ECLI:NL:TADRARL:2023:19 Raad van Discipline Arnhem-Leeuwarden 22-305/AL/GLD
ECLI: | ECLI:NL:TADRARL:2023:19 |
---|---|
Datum uitspraak: | 30-01-2023 |
Datum publicatie: | 14-02-2023 |
Zaaknummer(s): | 22-305/AL/GLD |
Onderwerp: |
|
Beslissingen: | Regulier |
Inhoudsindicatie: | De raad verklaart een klacht over de advocaat van de wederpartij in alle onderdelen ongegrond. |
Beslissing van de Raad van Discipline in het ressort Arnhem Leeuwarden van 30 januari
2023
in de zaak 22-305/AL/GLD
naar aanleiding van de klacht van:
klager
klaagster
over
verweerder
1 VERLOOP VAN DE PROCEDURE
1.1 Op 27 december 2020 hebben klagers bij de deken van de Orde van Advocaten in het
arrondissement Gelderland (hierna: de deken) een klacht ingediend over verweerder.

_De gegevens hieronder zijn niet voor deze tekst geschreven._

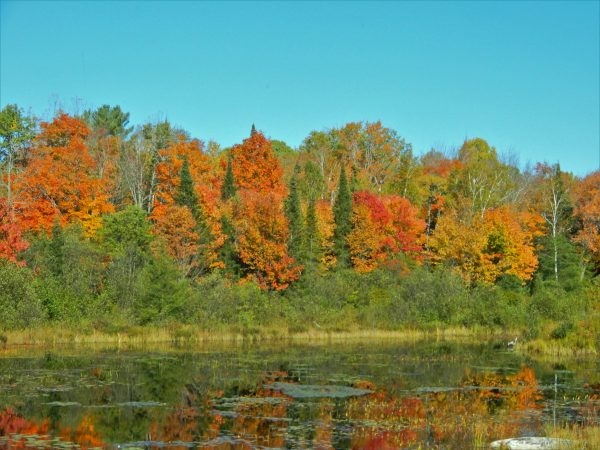 Canadian Fall Colours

1.2 Op 13 april 2022 heeft de raad het klachtdossier met kenmerk K21/37 van de deken
ontvangen.
1.3 De klacht is behandeld op de zitting van de raad van 25 november 2022. Daarbij
waren klagers en verweerder aanwezig. Van de behandeling is proces-verbaal opgemaakt.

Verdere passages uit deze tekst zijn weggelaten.